Large language models (LLMs) have shown considerable promise in clinical natural language processing, yet few domain-specific datasets exist to rigorously evaluate their performance on radiology tasks. In this work, we introduce an annotated corpus of 6,393 radiology reports from 586 patients, each labeled for follow-up imaging status, to support the development and benchmarking of follow-up adherence detection systems. Using this corpus, we systematically compared traditional machine-learning classifiers, including logistic regression (LR), support vector machines (SVM), Longformer, and a fully fine-tuned Llama3-8B-Instruct, with recent generative LLMs. To evaluate generative LLMs, we tested GPT-4o and the open-source GPT-OSS-20B under two configurations: a baseline (Base) and a task-optimized (Advanced) setting that focused inputs on metadata, recommendation sentences, and their surrounding context.

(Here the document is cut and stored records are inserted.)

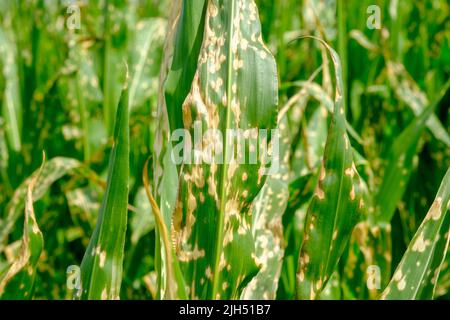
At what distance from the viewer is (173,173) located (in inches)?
21.4

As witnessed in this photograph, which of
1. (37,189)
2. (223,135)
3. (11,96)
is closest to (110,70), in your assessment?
(11,96)

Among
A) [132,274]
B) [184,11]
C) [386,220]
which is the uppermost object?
[184,11]

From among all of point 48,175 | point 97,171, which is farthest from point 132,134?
point 48,175

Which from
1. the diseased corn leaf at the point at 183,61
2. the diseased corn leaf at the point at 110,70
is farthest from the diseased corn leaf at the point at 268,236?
the diseased corn leaf at the point at 110,70

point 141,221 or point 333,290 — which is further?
point 141,221

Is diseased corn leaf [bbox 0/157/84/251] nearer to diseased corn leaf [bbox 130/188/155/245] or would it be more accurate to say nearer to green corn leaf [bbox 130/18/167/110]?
diseased corn leaf [bbox 130/188/155/245]

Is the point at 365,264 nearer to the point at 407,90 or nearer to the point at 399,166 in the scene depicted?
the point at 399,166

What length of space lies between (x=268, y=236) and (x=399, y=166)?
0.34 m

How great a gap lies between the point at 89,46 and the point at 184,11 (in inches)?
32.5

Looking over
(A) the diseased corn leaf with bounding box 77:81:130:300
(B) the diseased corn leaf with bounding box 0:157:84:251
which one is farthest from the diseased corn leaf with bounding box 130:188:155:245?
(A) the diseased corn leaf with bounding box 77:81:130:300

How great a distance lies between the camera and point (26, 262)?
571 millimetres

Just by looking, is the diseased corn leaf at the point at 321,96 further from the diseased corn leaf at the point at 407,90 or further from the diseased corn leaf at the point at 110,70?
the diseased corn leaf at the point at 110,70

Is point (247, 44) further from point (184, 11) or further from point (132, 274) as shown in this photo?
point (132, 274)

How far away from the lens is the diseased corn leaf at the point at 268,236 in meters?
0.68
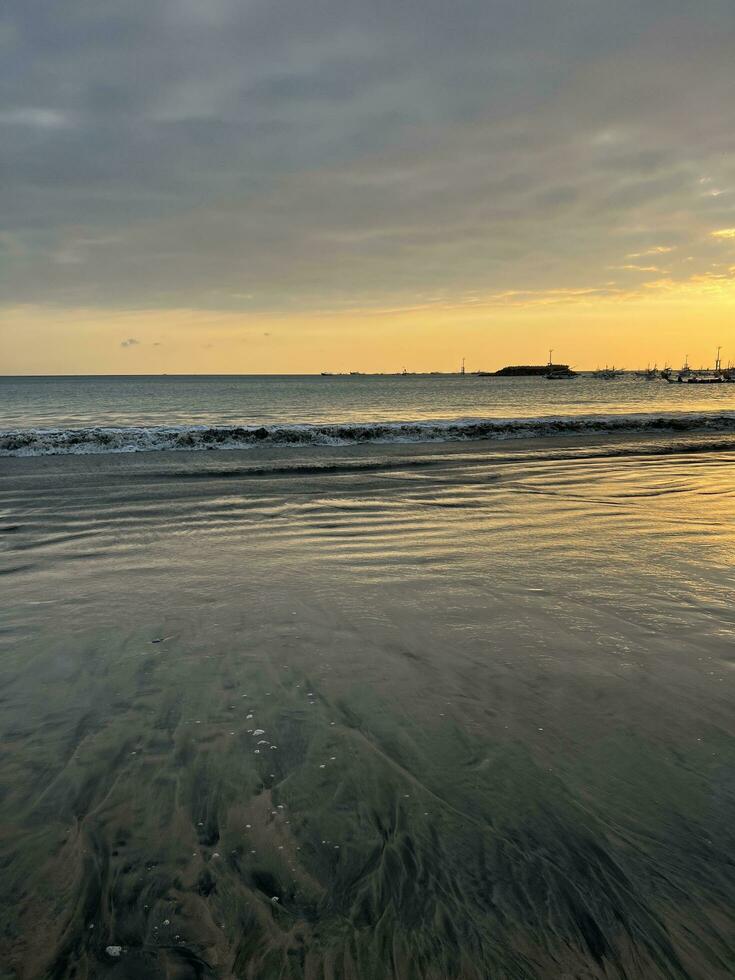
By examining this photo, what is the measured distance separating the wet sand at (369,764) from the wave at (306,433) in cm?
1450

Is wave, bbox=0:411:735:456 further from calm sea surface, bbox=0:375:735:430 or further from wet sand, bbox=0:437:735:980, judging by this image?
wet sand, bbox=0:437:735:980

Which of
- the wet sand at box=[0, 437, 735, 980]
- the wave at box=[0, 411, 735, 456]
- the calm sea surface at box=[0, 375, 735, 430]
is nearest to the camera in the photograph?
the wet sand at box=[0, 437, 735, 980]

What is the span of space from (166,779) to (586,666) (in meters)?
2.87

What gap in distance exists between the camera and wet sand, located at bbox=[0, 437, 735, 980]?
2.24 metres

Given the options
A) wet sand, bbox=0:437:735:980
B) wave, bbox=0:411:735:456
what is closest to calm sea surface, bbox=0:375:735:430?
wave, bbox=0:411:735:456

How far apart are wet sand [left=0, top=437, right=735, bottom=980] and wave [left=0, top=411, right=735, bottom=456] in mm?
14498

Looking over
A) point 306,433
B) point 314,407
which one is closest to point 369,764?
point 306,433

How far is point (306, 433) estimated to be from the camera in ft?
76.0

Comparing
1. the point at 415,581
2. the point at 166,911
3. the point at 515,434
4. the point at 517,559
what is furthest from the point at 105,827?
the point at 515,434

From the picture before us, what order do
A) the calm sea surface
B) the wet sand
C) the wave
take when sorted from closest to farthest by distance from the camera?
1. the wet sand
2. the wave
3. the calm sea surface

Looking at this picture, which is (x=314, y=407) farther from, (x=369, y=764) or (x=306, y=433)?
(x=369, y=764)

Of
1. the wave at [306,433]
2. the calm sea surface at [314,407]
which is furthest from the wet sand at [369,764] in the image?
the calm sea surface at [314,407]

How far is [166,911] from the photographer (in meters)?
2.34

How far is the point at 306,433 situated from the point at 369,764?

A refined prompt for GPT-OSS-20B further improved reasoning accuracy. Performance was assessed using precision, recall, and F1 scores with 95% confidence intervals estimated via non-parametric bootstrapping. Inter-annotator agreement was high (F1 = 0.846). GPT-4o (Advanced) achieved the best performance (F1 = 0.832), followed closely by GPT-OSS-20B (Advanced; F1 = 0.828). LR and SVM also performed strongly (F1 = 0.776 and 0.775), underscoring that while LLMs approach human-level agreement through prompt optimization, interpretable and resource-efficient models remain valuable baselines.